Ryssdal: I want to talk about the second half of the Biden administration’s infrastructure plan. There is the hard infrastructure plan, the bipartisan plan, including, you know, roads, bridges, broadband, of concern to you, specifically, in your portfolio, but also the $3.5 trillion plan that is geared toward what has come to be called the care economy. And you have said, “Look, competitiveness is my remit here at Commerce. And if we don’t do the care economy right, we’re not going to be competitive.” So I guess my question, and it follows the question about whether or not $4.5 trillion is enough money, all in: What happens if we don’t get the care economy right?

The care economy

Raimondo: That will be devastating, devastating to the millions of women who work in the care economy, many of whom work full time and are poor because they make so little. It will be devastating to the millions of working women who won’t be able to participate in the labor market because they can’t find care for their sick and elderly parents or their kids. Every other major country has paid family leave, universal public pre-K, a better system of caring for elderly loved ones in their home. We don’t. We’re behind. It makes us uncompetitive as a nation. And, as you know, as you’ve talked about, women just got crushed during COVID — dropped out of the labor force like nothing we’ve ever seen. Millions are still out of the labor force. 

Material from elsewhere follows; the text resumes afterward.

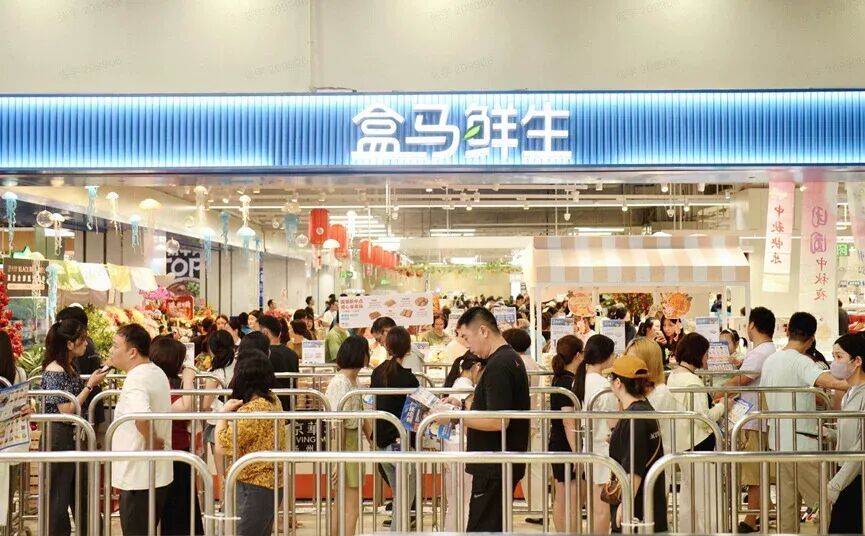 重回扩张的盒马,还有短板要补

And I, you know, I don’t know your personal situation, Kai, but I have a 90-year-old mother. She’s wheelchair-bound, doesn’t want to be in a nursing home, shouldn’t be in a nursing home. And so we have a care team for her. And even with an awesome care team, it’s still really hard to get it all together. But my brother’s at work as a doctor, my sister’s a college professor and I’m in the Cabinet. And that’s necessary for what we can do.

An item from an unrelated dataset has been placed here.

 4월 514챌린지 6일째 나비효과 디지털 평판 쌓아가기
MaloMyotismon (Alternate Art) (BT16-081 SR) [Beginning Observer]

Ryssdal: Let me ask you this on the way out. You’re a woman with an incredibly high-powered job that takes, probably, 26 out of every 24 hours of the day. It’s true, right? How much of your time and mental energy do you spend thinking about your mom? And then, you know, translate that down to a woman making less than minimum wage, trying to get by, you know?

Raimondo: I know. Honestly, I do not know how women do it. Every day, you spend some time thinking about it, or trying to coordinate care, or doing something. And I am super, super lucky. And, by the way, think about the women who provide the care. You know, we have to take care of them because they take care of our loved ones. And they’re, you know, they’re making like $11 an hour with no sick leave. It’s a very vulnerable system, and I hope that Congress can shore it up and get something done.